A world model is a learned, compressed representation of how an environment works. It encodes dynamics (what happens when you take actions in specific states), captures structure (what entities exist and how they relate), and enables prediction (given current state and proposed action, what happens next?).

Context graphs with sufficient accumulated structure become world models for organizational physics—not the physics of mass and momentum, but of decision dynamics, state propagation, and entity interactions.

From Retrieval to Simulation

Most knowledge management systems are retrieval engines: “What similar situations have we seen?” Context graphs as world models go further: “What would happen if we took this action?”

This distinction is the test of understanding. If your context graph can’t answer “what if” questions, it’s just a search index.

Examples of organizational simulation:

  • Code changes: Given a proposed change, current configurations, and feature flags—will this break something? Which customers get affected?
  • Process deviations: If we approve this exception, what precedent does it set? How will it affect future decisions?
  • Escalation paths: This support ticket looks similar to previous incidents—what’s the blast radius? Who needs to be involved?

These aren’t retrieval queries. They’re inference over accumulated structure: patterns learned from watching enough trajectories through production problems.

Organizational Physics

Where robotics world models learn physical dynamics (how objects fall, how forces propagate), organizational world models learn:

  • Decision dynamics: How do exceptions get approved? How do escalations propagate?
  • State propagation: What happens when you change this configuration while that feature flag is enabled?
  • Behavioral patterns: Which code paths are fragile? Which configurations interact dangerously?

Decision traces enable agents to reason from organizational precedent by capturing not just what decisions were made, but the conditions under which they succeeded or failed.

Training Agents in Imagination

World models from reinforcement learning research demonstrate something powerful: agents can train entirely inside “dreams”—simulated trajectories through latent space—without executing in the real environment.

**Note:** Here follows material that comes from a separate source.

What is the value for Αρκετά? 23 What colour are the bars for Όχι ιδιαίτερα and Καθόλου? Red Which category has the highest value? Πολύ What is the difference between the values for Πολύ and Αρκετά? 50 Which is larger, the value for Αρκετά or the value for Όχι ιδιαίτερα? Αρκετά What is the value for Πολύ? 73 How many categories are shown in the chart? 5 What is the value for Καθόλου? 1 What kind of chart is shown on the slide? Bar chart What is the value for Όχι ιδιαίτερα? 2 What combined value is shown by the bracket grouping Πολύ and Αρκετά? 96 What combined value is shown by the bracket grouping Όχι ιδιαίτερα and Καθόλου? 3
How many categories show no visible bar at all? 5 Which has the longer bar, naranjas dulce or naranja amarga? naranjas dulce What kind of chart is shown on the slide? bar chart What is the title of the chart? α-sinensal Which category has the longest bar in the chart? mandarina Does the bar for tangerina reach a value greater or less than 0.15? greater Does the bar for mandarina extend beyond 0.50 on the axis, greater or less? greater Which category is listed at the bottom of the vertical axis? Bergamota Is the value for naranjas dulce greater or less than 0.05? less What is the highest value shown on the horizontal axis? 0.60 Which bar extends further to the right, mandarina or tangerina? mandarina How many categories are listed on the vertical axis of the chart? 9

The same principle applies to organizations:

  1. Accumulate enough Agent trajectories through organizational state space encode implicit ontology
  2. The context graph learns patterns of how work unfolds
  3. Agents can simulate hypothetical actions before executing them
  4. Dangerous scenarios can be explored safely
  5. Policies can be validated against learned organizational dynamics

This is what experienced employees have that new hires don’t: not different cognitive architecture, but a better world model. They’ve seen enough situations to simulate outcomes:

  • “If we push this Friday, on-call will have a bad weekend"
  • "This customer pattern indicates churn risk"
  • "That configuration change will cascade into these services”

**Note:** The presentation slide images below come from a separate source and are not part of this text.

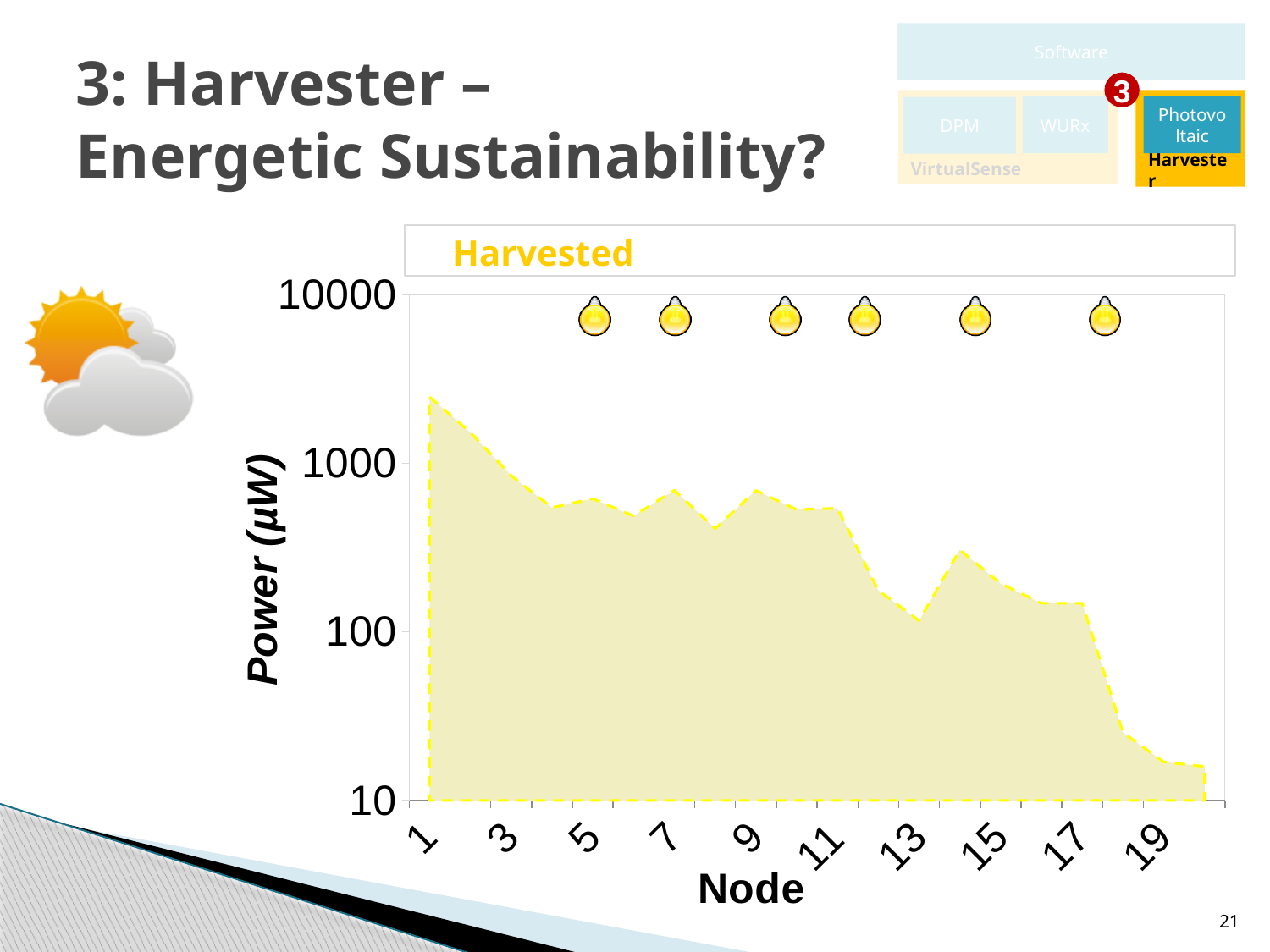
Which has the larger harvested power, node 1 or node 19? Node 1 What is the label of the y axis of the chart? Power (µW) Do the harvested power values generally rise or fall from node 1 to node 19? Fall What is the name of the series shown in the chart legend? Harvested Which has the larger harvested power, node 9 or node 15? Node 9 Is the harvested power for node 5 greater or less than 1000? less Which node has the highest harvested power? Node 1 How many series does the chart legend list? 1 Is the harvested power for node 1 greater or less than 1000? greater What kind of chart is shown on the slide? Area chart Is the harvested power for node 19 greater or less than 100? less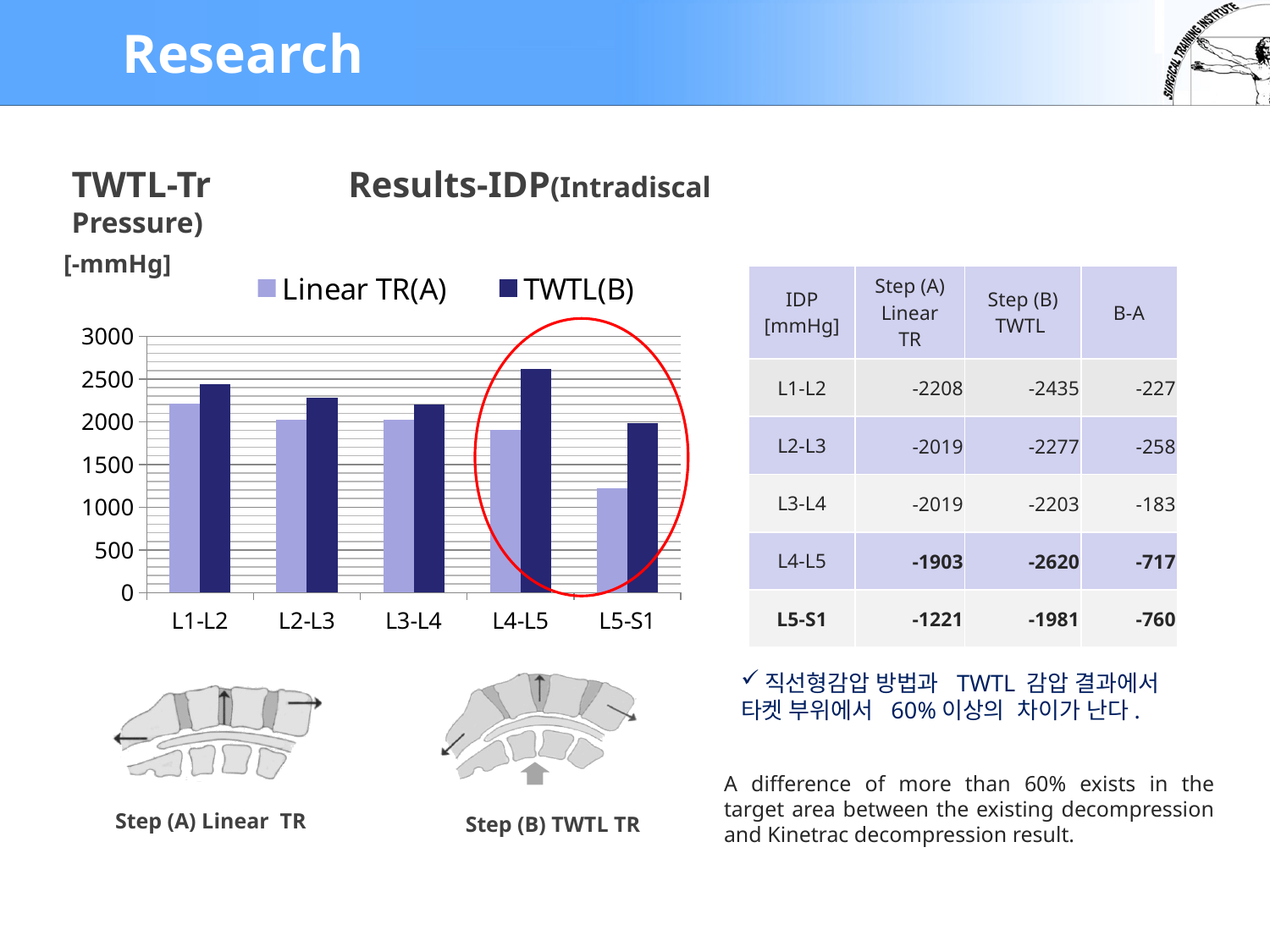
For L4-L5, which series has the larger bar, Linear TR(A) or TWTL(B)? TWTL(B) Which category has the lowest Linear TR(A) bar? L5-S1 How many series does the chart legend list? 2 What kind of chart is shown on the slide? bar chart Which two categories on the chart are circled in red? L4-L5 and L5-S1 Is the Linear TR(A) value for L1-L2 greater or less than 2000? greater Which category has the lowest TWTL(B) bar? L5-S1 Is the Linear TR(A) value for L5-S1 greater or less than 1500? less Which category has the highest TWTL(B) bar? L4-L5 Do the Linear TR(A) bars rise or fall from L1-L2 to L5-S1? fall Is the TWTL(B) value for L4-L5 greater or less than 2500? greater How many categories are shown on the x axis of the chart? 5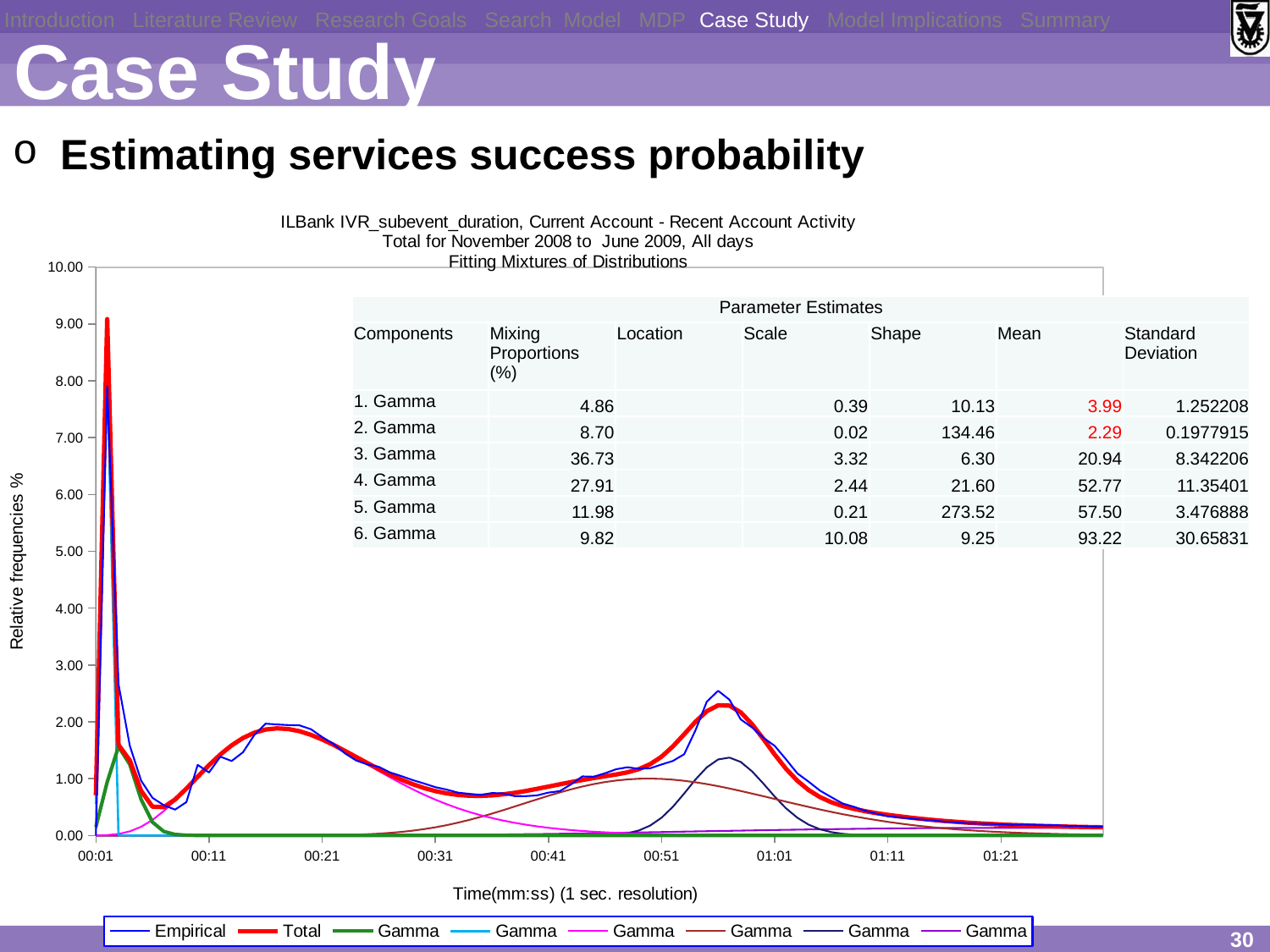
What is the label of the x axis of the chart? Time(mm:ss) (1 sec. resolution) What kind of chart is shown on the slide? line chart What is the label of the y axis of the chart? Relative frequencies % Is the value of the Total series at 00:41 greater or less than 2.00? less In the Parameter Estimates table on the chart, which component has the lowest Mean? 2. Gamma In the Parameter Estimates table on the chart, what is the Shape value of component 5. Gamma? 273.52 In the Parameter Estimates table on the chart, what is the Mixing Proportion (%) of component 3. Gamma? 36.73 Is the peak value of the Total series near 00:01 greater or less than 8.00? greater Is the value of the Total series at its hump near 00:57 greater or less than 2.00? greater How many series does the chart legend list? 8 In the Parameter Estimates table on the chart, which component has the highest Mixing Proportion (%)? 3. Gamma In the Parameter Estimates table on the chart, what is the difference between the Mean of 6. Gamma and the Mean of 5. Gamma? 35.72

These aren’t rules. They’re inference over an internal model of system behavior.

World Models Enable Continual Learning Without Retraining

A profound implication: the path to economically transformative AI might not require solving continual learning (updating model weights from ongoing experience). Instead, keep the model fixed but improve the world model it reasons over.

The LLM doesn’t need to learn if the world model keeps expanding:

  • Each decision trace is evidence about organizational dynamics
  • At decision time, perform inference over accumulated evidence
  • More trajectories → better inference
  • Not because the model updated, but because the world model expanded

This is external memory that makes static models contextually intelligent. Each resolved fact, each synthesized timeline, each entity relationship expands what the model can reason about—without retraining.

The Three Requirements

For context graphs to function as world models, they must:

  1. Capture temporal dynamics: Facts with temporal validity windows enable queryable event histories so the system understands not just current state but how state changes over time

  2. Enable structural reasoning: Enterprise context requires resolving entities across disparate systems so relationships and patterns can be discovered

  3. Close the execution loop: Orchestration and context layers must remain tightly coupled for agent effectiveness because world models require feedback from actual execution to improve predictions

Relation to JEPA

This connects to JEPA’s approach to world modeling: JEPA separates world understanding into three specialized components: context encoder, target encoder, and predictor. Context graphs implement a similar architecture but for organizational rather than perceptual domains:

  • Context encoder: The accumulated structure from entity resolution, facts, and relationships
  • Target encoder: The organizational state being predicted
  • Predictor: The inference system that simulates outcomes based on learned dynamics

Like JEPA, latent variables enable representing multiple plausible futures—essential because organizations rarely have deterministic outcomes.